- Written by: Bill Hartley Tony Hudz David Kendall Eric Nicol
- Directed by: Al Vitols
- Presented by: Terry David Mulligan Bill Reiter
- Starring: Allan Anderson Graeme Campbell Len Doncheff Roxanne Erwin Diane Grant Mickie Maunsell Graham Teear
- Country of origin: Canada
- Original language: English
- No. of seasons: 1
- No. of episodes: 6

Production
- Executive producer: Neil Sutherland
- Producer: Al Vitols
- Running time: 30 minutes

Original release
- Network: CBC Television
- Release: 5 January – 16 March 1969

= A Second Look (1969 TV series) =

A Second Look is a Canadian television series which aired on CBC Television in 1969.

==Premise==
Terry David Mulligan and Bill Reiter hosted this satirical series which was based on BBC's The Frost Report. Commentary was combined with sketches as performed by comedians Allan Anderson, Graeme Campbell, Len Doncheff, Roxanne Erwin, Diane Grant, Mickie Maunsell and Graham Teear.
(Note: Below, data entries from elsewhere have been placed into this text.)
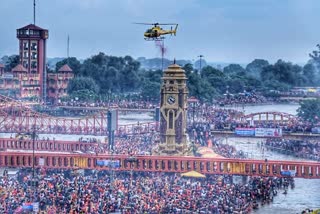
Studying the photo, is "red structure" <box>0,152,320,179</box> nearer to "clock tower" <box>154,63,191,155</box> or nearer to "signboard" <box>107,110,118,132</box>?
"clock tower" <box>154,63,191,155</box>

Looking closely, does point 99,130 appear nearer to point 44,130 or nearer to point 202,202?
point 44,130

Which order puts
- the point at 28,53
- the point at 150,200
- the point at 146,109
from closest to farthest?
the point at 150,200, the point at 146,109, the point at 28,53

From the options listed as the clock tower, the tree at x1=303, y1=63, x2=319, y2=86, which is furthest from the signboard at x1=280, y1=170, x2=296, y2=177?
the tree at x1=303, y1=63, x2=319, y2=86

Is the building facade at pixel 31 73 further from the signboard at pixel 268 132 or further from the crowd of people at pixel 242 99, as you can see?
the signboard at pixel 268 132

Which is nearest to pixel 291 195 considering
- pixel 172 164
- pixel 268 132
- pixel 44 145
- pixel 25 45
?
pixel 172 164

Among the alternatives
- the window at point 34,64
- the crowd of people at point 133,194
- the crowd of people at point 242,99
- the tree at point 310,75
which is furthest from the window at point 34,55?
the tree at point 310,75

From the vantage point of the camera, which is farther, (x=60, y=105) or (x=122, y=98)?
(x=122, y=98)

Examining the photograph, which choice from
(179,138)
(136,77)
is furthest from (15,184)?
(136,77)
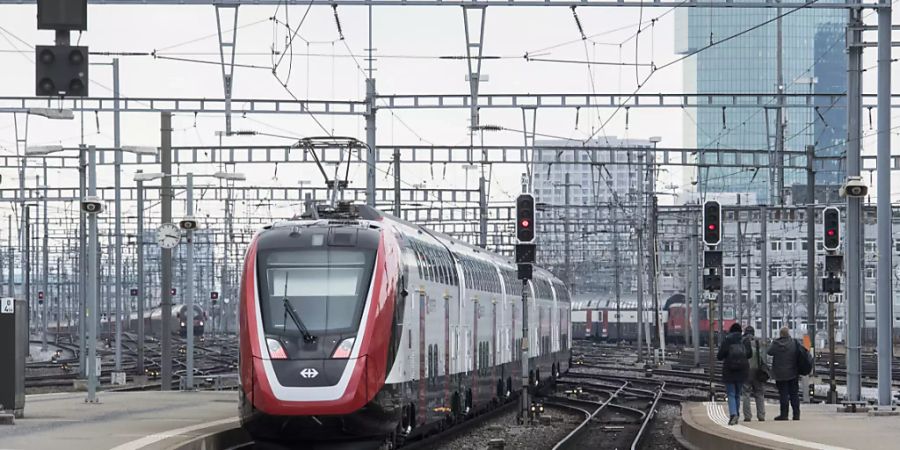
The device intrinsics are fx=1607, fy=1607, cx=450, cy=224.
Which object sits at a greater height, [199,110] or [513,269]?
[199,110]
Each episode concerned a particular theme, such as "Man and the Machine" on the debut.

==Production==
A Second Look was produced in Vancouver. It is distinct from CBC's earlier 1964 series A Second Look.

==Scheduling==
The half-hour series aired on Sundays at 2:00 p.m. (Eastern) from 5 January to 16 March 1969.